There cannot be meaningful reform of the judiciary without appropriate reform of the legal profession.
The Bar and the Bench are said to be the two wheels of the chariot of justice. They take the credit for achievements in the administration of justice. They should also share the blame equally for the ills. Yet in public discourses on judicial reforms, the changes needed in the legal profession are seldom discussed with the urgency they deserve, apparently under the impression that nothing can be done unless the profession itself wants to change. There seems to be a fear psychosis in the judiciary and the political class when it comes to confronting the Bar which is largely responsible for the major ills of the system, namely delay, cost and corruption. The Transparency International Report of 2007, while projecting the judiciary as the third most corrupt institution in the country, concluded that 77 per cent of corruption in the judicial system has been lawyer-driven.
Several expert committee reports have argued that lawyers contribute significantly to the increase in litigation cost and delay. The government should immediately set up a high power committee to review the Advocates Act and re-write it in the context of the changes needed (some of which were proposed long ago by the Bar Council itself) for better and timely delivery of justice at affordable costs. There cannot be meaningful reform of the judiciary without appropriate reform of the legal profession. And it is too much to expect the profession to reform itself although it has the power and authority to do so.
With unprecedented changes induced by technology and globalisation, all professions are forced to re-think their methods of management and delivery of services. Accountability systems are being made more transparent and participatory with the object of controlling commercialisation and improving the quality of services. Even the code of ethics and methods of disciplining erring members are being reworked across professions.

* **LISTED RECORDS**:
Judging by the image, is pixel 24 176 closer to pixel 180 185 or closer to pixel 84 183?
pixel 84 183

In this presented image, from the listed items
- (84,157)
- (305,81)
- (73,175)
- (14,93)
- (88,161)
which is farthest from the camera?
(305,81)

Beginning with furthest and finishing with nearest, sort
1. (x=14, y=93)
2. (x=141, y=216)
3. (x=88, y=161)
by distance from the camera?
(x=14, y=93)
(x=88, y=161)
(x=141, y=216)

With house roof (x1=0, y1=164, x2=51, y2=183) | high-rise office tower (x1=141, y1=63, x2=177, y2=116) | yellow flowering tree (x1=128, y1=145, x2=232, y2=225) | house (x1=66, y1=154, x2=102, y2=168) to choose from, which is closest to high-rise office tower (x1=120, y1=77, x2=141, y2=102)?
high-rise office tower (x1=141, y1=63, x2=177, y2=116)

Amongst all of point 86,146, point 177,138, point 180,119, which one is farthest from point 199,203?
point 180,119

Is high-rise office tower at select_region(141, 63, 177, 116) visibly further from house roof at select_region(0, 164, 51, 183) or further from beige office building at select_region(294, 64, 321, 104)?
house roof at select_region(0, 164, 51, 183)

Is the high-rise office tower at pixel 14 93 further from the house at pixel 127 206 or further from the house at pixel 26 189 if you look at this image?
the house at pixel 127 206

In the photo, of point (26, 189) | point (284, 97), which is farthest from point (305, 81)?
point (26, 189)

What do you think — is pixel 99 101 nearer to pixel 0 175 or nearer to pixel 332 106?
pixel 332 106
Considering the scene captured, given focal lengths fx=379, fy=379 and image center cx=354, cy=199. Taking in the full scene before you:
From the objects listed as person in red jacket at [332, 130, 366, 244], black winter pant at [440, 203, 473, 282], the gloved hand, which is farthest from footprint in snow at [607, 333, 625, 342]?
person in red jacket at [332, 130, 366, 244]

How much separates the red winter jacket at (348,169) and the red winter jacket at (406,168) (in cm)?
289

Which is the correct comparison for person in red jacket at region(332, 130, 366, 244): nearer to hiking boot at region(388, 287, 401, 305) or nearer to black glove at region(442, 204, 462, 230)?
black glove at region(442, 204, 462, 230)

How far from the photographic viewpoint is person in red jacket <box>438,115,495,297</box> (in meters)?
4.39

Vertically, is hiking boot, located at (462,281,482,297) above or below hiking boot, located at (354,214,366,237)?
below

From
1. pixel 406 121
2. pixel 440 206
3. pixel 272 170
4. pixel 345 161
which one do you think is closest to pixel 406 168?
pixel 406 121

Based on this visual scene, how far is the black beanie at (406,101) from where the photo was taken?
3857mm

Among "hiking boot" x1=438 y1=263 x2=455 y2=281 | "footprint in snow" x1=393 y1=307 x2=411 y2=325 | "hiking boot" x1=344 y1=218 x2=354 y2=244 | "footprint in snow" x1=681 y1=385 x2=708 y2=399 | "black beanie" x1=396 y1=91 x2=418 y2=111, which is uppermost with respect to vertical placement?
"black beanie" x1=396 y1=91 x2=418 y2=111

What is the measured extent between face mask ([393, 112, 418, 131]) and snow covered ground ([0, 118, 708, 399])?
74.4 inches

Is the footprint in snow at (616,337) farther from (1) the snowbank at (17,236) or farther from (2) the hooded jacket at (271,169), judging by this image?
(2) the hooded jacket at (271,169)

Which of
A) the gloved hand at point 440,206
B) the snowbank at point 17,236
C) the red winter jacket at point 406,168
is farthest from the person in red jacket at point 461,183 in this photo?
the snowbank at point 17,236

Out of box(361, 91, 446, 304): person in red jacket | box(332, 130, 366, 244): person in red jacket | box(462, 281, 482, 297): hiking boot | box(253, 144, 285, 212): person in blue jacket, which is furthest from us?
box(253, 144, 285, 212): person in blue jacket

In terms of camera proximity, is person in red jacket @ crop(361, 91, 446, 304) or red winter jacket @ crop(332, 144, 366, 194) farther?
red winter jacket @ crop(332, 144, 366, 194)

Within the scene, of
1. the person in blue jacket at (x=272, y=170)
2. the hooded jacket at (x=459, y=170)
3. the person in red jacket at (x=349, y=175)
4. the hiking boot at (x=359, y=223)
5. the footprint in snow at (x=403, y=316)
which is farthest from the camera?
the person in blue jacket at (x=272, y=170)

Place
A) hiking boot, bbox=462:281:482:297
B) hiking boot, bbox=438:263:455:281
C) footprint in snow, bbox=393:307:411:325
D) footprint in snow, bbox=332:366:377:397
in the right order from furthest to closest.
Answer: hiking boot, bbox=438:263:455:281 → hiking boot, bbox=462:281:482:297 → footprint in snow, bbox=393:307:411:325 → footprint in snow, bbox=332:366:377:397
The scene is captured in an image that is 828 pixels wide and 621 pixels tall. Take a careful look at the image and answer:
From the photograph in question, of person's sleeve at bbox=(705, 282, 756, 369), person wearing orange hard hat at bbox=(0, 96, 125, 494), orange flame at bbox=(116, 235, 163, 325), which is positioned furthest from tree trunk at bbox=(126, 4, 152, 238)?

* **PROBLEMS TO SOLVE**:
A - According to the piece on legal profession reform, what share of corruption in the judicial system did the Transparency International Report of 2007 attribute to lawyers?
B - From the piece on legal profession reform, write out the stretch from "With unprecedented changes" through "reworked across professions.", swapping "technology" for "automation".
C - Pick up the piece on legal profession reform after its last sentence and carry the argument forward.

* **IN RESPONSE**:
A - It concluded that 77 per cent of that corruption was lawyer-driven.

B -
With unprecedented changes induced by automation and globalisation, all professions are forced to re-think their methods of management and delivery of services. Accountability systems are being made more transparent and participatory with the object of controlling commercialisation and improving the quality of services. Even the code of ethics and methods of disciplining erring members are being reworked across professions.

C -
It is in this context that the Indian legal profession is to be looked at for seeking reforms. There is no clear understanding of the working of the profession because very little data are available on several aspects of the profession and its functioning. The legal profession is said to be a million-strong, which includes approximately 6 lakh to 7 lakh practising in the private sector as litigating lawyers, about a lakh or more working as in-house counsel in the corporate sector, and an equal number involved in the public sector. While the organised profession (Bar Councils and Bar Associations) has little to do with the latter two categories, it is effectively in control of the vast body of practising advocates who operate in the trial and appellate courts as well as in tribunals and regulatory bodies. It is they who strike work, boycott courts, dabble in politics and corrupt the course of administration of justice.
The problem with them are many, not all of their own making. The 80:20 phenomenon operates in the profession, whereby 20 per cent of the lawyers command 80 per cent of paying legal work. The system is like a pyramid where the bottom 40 per cent really has to struggle to make a living with no help from the seniors or the powerful top 20 per cent who have a monopolistic control over available legal work, litigative as well as non-litigative. Added to the plight of these people are their professional inadequacies, including poor legal education, communication and transaction skills and poor infrastructure support to learn and develop themselves.
Because of their numerical strength and lack of appreciation for professional ethics, they are in the forefront of agitational politics and exploitative practices. They decide who will go to the Bar Councils and how they manage the legislative, executive and judicial functions vis-À-vis the profession. Resolutions are sometimes adopted to boycott courts, prohibit practice by foreign lawyers in India, stall the implementation of laws intended to expedite administration of justice, deal with differences with the police and courts, and on organising legal education. They sit in judgment on complaints against other lawyers. With such absolute powers, they are a source of threat to the independence of the subordinate judiciary.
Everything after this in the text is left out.